▶ _RECORDED INFORMATION_:
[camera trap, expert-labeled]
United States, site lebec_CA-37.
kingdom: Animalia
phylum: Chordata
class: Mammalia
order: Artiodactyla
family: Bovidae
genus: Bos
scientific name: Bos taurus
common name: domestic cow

▶ _THE TASK_: Repeat nothing before the line containing "United States, site lebec_CA-37."; repeat that line and every later line of the listing exactly.

▶ _OUTPUT FOR THIS TASK_:
United States, site lebec_CA-37.
kingdom: Animalia
phylum: Chordata
class: Mammalia
order: Artiodactyla
family: Bovidae
genus: Bos
scientific name: Bos taurus
common name: domestic cow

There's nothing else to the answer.